I’m an English ad writer who can draw on experiences to find unique styles. I don’t do one-style-fits-all copy, though some say it exists. I don’t write in French, though I can pen a love letter. I can’t art-direct to save my arse. Let it be always thus.
A freelancer trying to be an all-rounder is like a haircare brand that goes into body care, then onto care accessories, beachware, beach barbeques, then the sausages to go on them, loses its way then goes belly-up, flogs the lot to WPP and vanishes. Be your brand, whoever you are.
What does the future hold?
It won’t hold anything unless we stop haemorrhaging skills. The people who agency holding companies have ritually slaughtered have them all. Nobody can attract, intrigue and engage by recycling data, repeatedly nagging or boring the crap out of people. Consumers aren’t thick. They need intelligent reasons to act or change their ways, let alone buy anything.
We must be craftspeople again. Craft is about caring. About treating consumers as intelligent beings, not numbers or plankton.
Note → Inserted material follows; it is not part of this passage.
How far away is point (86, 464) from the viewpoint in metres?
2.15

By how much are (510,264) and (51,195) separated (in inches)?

An amoeba could tell you that sloppy work says a brand doesn’t give a fuck. Craft is an investment. It shows the world you’re going to be about for a long time.
A bigger thing. Brands and economies can’t grow ad infinitum or we’ll all die. Advertising has to be less about encouraging consumption and more about changing behaviour. It’s just as fun. It’s just a bigger challenge than a car or a bag of Skittles.
Any advice for copywriting newbies?
Yes. Do more than me. Real experiences turn into thoughts, phrases and ways of saying things that catch eyes and ears. Ride an armoured car. Go down a sewer. Watch a heart operation. Shadow a train driver for a day. Get arrested. Anything but sit and gawp at a bloody screen.
Don’t arse-lick, suck up to your superiors, screw the boss or do politics to get ahead. That all stinks. You’ll get found out. Just be great.
Speak what you think. Today, people say something’s great because their colleagues do. Even when it’s crap. Say it’s crap. Make people wince. Nobody will fire you.
And just be kind. Do that and others will be, too, and teach you how to be great.
Thanks for letting me ramble. Time for a glass.